Parts of the exercise:
[1] In the blog post on communicating from the heart, write out the stretch from "In these times" through "it is true.", swapping in "soul" wherever "heart" appears.
[2] According to the blog post on communicating from the heart, what does a baby smile with?
[3] Carry on the blog post about communicating from the heart, picking up after its final sentence.

The Wand Position

The Wand Position
Often Used for Magic
Showing posts with label Friends. Show all posts
Showing posts with label Friends. Show all posts

Tuesday, April 21, 2015

Worthy Goals

In these times of change, and in some cases relaxed approach to politeness, it might be useful to also remember that if you wish others to understand what you want and need or even simply what you believe in and why - it is best to communicate in ways that are not only rational and helpful but also come from the heart. 

For years now people have thought that using convincing arguments or that which comes from the mind, the memory and thought is the best way to do this but in fact people are born coming from the heart. 

Anybody who’s ever been around a baby smiling suddenly at you knows that. That’s heart. Baby isn’t thinking, “I’ll just smile and win them over.” Baby smiles with genuine love, affection and happiness and your heart knows it is true. 

These times require heart. So, you don’t have to practice words so much anymore or arguments. You can talk to somebody who has completely different beliefs than you but as long as you come from the heart you can still be friends. 

You don’t have to believe the same things, you don’t have to look the same way, you don’t have to act like each other. You can have completely different cultures and yet if you speak to each other and act towards each other with heart - communication, friendship and love can be present - and this is how you were born. This is how you truly are.

Supplied records:
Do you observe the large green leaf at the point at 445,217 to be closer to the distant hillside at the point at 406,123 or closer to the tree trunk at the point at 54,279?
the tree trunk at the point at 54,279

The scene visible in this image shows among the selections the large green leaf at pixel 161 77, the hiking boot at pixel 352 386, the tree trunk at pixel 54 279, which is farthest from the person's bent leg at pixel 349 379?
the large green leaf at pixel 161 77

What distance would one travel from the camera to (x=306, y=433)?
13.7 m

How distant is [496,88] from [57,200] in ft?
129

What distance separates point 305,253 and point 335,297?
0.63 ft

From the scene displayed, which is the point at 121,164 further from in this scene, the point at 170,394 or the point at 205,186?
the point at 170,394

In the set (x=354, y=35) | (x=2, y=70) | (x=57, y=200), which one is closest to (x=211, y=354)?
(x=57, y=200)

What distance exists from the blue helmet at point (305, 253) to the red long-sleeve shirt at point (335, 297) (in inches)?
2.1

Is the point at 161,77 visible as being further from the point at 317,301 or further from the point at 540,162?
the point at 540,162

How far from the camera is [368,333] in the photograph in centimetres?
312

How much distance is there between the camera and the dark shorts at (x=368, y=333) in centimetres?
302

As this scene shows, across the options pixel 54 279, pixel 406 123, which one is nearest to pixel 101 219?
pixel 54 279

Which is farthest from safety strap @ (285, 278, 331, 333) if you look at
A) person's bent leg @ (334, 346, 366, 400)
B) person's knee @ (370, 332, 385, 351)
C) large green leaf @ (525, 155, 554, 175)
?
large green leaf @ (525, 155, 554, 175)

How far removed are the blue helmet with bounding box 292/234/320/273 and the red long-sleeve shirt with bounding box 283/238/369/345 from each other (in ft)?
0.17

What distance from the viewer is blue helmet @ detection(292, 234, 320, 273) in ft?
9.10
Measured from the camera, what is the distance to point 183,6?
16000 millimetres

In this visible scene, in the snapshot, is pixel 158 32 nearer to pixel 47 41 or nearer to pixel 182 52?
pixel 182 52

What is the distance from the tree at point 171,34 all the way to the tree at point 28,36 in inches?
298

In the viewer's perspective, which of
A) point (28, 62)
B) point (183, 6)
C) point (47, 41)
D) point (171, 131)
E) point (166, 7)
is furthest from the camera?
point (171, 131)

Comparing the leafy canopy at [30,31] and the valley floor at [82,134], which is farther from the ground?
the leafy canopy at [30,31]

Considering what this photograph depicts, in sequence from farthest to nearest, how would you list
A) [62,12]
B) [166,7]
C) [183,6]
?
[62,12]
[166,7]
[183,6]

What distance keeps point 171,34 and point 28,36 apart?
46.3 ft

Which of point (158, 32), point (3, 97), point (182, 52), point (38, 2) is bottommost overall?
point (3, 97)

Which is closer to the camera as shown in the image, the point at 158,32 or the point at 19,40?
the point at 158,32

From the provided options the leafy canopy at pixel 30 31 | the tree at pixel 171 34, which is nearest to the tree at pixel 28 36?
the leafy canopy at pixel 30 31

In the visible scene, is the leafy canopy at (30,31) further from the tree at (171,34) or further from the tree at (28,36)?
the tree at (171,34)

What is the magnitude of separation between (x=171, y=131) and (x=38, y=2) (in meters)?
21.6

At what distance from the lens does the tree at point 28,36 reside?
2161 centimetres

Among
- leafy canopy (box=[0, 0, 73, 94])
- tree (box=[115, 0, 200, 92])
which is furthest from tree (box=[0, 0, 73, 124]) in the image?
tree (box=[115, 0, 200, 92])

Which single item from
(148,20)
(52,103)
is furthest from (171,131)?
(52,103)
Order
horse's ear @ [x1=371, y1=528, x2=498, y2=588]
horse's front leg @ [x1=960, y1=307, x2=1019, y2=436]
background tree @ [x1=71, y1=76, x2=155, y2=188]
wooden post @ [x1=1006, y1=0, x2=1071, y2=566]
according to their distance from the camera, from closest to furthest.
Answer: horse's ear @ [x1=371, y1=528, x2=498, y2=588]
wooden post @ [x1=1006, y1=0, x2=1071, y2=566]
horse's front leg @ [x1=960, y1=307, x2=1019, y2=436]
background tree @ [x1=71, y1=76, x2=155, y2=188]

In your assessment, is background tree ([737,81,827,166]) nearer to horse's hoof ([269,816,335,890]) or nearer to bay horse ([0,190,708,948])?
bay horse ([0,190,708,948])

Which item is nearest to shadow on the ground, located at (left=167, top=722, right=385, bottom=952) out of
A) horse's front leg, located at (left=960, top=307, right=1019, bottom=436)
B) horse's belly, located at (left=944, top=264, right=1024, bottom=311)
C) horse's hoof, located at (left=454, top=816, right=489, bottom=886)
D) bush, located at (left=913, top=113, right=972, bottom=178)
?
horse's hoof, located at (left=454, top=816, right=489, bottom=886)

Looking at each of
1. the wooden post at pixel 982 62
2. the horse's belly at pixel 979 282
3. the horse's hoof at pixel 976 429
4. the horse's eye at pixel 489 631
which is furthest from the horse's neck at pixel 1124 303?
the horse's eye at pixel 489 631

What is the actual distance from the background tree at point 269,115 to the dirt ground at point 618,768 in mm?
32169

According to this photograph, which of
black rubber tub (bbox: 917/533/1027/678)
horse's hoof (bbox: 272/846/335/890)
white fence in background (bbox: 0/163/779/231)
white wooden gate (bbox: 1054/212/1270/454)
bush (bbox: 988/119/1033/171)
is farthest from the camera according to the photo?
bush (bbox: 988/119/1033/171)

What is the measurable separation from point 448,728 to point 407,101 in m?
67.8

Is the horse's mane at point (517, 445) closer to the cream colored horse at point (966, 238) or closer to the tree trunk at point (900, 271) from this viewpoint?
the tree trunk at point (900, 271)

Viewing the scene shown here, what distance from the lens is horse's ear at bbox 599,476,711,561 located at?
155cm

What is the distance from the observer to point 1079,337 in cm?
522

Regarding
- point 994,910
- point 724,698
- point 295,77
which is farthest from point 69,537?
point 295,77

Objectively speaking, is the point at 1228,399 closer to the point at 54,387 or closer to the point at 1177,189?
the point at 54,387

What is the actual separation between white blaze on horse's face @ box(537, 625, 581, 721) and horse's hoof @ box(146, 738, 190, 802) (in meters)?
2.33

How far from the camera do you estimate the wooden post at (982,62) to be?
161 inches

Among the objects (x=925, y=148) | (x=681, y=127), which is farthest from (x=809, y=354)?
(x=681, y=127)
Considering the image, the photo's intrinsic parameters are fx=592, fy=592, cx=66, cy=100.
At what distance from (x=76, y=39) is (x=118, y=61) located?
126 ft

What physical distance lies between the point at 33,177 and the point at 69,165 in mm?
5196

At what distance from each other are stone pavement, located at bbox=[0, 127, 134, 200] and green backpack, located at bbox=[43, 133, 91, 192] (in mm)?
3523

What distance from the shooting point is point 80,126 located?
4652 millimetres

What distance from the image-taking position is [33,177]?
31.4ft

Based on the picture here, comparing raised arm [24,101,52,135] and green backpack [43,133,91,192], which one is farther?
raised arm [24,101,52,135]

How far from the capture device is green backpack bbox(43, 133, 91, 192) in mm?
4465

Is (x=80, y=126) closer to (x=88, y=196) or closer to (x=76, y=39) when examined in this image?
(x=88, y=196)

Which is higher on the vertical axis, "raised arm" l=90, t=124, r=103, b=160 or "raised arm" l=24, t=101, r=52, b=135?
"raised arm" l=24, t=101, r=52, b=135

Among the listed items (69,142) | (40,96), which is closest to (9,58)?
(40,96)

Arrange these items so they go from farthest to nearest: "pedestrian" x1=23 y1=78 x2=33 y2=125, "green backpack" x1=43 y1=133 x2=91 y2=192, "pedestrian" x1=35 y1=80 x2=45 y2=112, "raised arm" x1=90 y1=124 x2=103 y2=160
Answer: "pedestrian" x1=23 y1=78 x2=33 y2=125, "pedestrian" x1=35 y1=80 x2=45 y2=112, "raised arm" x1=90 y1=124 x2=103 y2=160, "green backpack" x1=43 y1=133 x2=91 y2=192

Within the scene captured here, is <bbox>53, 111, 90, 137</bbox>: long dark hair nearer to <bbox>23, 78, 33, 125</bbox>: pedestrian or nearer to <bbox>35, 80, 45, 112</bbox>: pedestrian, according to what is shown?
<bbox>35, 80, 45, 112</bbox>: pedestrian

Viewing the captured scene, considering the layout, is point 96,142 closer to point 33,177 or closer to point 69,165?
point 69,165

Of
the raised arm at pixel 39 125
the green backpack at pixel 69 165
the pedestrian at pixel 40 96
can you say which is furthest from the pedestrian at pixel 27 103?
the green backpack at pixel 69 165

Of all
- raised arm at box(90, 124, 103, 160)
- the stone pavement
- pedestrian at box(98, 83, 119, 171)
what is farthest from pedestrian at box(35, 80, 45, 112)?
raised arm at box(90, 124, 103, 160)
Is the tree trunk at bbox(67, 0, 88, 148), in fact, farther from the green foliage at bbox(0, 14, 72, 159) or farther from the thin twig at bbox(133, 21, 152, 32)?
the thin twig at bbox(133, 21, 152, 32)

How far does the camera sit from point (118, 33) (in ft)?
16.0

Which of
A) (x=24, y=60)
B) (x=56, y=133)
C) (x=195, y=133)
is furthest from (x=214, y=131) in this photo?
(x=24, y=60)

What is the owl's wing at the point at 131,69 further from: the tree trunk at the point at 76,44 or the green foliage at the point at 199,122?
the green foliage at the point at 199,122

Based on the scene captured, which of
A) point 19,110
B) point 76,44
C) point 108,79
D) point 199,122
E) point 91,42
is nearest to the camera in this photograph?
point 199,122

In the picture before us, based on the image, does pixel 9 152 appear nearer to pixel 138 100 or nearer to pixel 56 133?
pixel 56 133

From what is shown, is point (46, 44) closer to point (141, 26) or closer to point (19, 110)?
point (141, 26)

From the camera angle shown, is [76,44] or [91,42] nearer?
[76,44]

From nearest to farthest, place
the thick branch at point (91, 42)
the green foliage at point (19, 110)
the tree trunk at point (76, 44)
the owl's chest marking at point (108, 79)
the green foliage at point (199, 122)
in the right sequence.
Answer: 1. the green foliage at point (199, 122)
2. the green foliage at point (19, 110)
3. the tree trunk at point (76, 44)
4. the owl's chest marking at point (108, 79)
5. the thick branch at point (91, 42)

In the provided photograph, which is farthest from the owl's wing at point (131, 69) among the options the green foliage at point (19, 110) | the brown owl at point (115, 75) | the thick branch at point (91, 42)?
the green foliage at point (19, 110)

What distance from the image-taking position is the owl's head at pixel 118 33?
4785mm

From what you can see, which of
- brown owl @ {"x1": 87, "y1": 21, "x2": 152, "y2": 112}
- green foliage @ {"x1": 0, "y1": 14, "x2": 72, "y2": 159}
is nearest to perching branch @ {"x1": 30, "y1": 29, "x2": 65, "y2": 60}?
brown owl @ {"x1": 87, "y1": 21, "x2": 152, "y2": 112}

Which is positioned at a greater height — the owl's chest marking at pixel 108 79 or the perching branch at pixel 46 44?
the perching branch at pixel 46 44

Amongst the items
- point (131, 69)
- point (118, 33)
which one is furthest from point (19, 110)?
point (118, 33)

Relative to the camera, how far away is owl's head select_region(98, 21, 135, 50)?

Responses in order:
[1]
In these times of change, and in some cases relaxed approach to politeness, it might be useful to also remember that if you wish others to understand what you want and need or even simply what you believe in and why - it is best to communicate in ways that are not only rational and helpful but also come from the soul. 

For years now people have thought that using convincing arguments or that which comes from the mind, the memory and thought is the best way to do this but in fact people are born coming from the soul. 

Anybody who’s ever been around a baby smiling suddenly at you knows that. That’s soul. Baby isn’t thinking, “I’ll just smile and win them over.” Baby smiles with genuine love, affection and happiness and your soul knows it is true.

[2] Genuine love, affection and happiness.

[3]
Goodlife to you all.

Friday, January 13, 2006

Finding Your Family Of Friends

Nowadays you find that there are unexpected events occurring in your life. It's not unusual to have surprises but there is a greater amount of the unexpected happening on a regular basis and because of this I feel it is vitally important to let you know what's going on.
There is what I would call a sorting out period going on now where people and family's of friends alright, are attempting to find each other and in the course of this attempt what is going on is that what is normally unrevealed - meaning that which you might hold close about your personality - is being prompted by many different factors to be revealed. Sometimes you're embarrassed by this and other times even though you're embarrassed you just feel you have to say how you feel or what you think about something.
Oh granted, there are times when you may go to far like anyone might but there are other times when you are surprised by the reaction of others around you. Many people say, "Yes, you're right" and,"Just what I was thinking" and so on. I'm bringing this to your attention because while it is a good time to make new friends, not just because of occasional outbursts you have as a result of the unexpected but because it is a time when there is a need within us all.
It is as if our hearts and feelings are crying out to be with those who like us for being exactly who we are - with whom we do not need to put on any pretense or a false face in order to be liked or approved of. There are what I would call family's of friends. This is a little different than family's of consciousness where you might have people or beings, you might say in a general sense, who have a similar spiritual agenda or practice that they are seeking to apply or applying in some way.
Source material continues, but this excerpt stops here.